The studios’ solution lay in finding a balance between being noticeable and being ignored, borrowing from the existing visual language of the museum to create signage that echoed the plinths used to display artefacts. These are made from tulipwood and dyed black to tie in with their surroundings. New totems also aim give a sense of permanence, but are designed to be adapted, reprinted and replaced when details such as temporary exhibitions change.

Black and white remain the core colour palette, while any extra colours have been stripped out except to highlight the museum’s paid exhibitions. “Acting as a beacon, these colours draw visitors through the busy ground floor getting them to their destinations faster, protecting one of the museum’s core revenue streams that help keep the permanent galleries free to enter,” says Eley.

One of the other key changes is a new map, which has been redrawn to work across digital platforms and environments as well as in print. Walls are now drawn as solid barriers, galleries are named as well as numbered, awkward cross-referencing has been removed and type sizes have been increased, all while making the map larger, more relevant and more compact to carry around.
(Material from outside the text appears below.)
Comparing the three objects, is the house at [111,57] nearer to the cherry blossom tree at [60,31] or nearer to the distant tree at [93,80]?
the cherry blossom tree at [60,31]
Since the ground floor is the most visited in the museum, dn&co came up with the idea of a new ‘Discover’ section on the stairwell sigange, to illustrate that much of its permanent collection lives on other floors, and encourage visitors to go and wander. The floor numbers were also updated to make the space feel more manageable for visitors, which in turn had implications for everything from renumbering lift buttons to training gallery assistants on directions.

“Since the building is so vast, we took a city wayfinding approach,” says Eley. “People always need more help when a destination is out of sight, so similar to finger posts in an urban environment we introduced signs at the thresholds between spaces to reassure visitors they were still on the right route. They’re a bit like the breadcrumb trail in Hansel and Gretel, or the Theseus’ string in the Minotaur’s maze.”

Above all, Eley says, the team acknowledged that the wayfinding system was never going to solve all of the navigational challenges presented by a museum the scale of the V&A, and with such a mix of visitors. “Our system recognised those limitations, and was designed to work across multiple touchpoints and alongside the unsung heroes of any great museum – the gallery assistants.”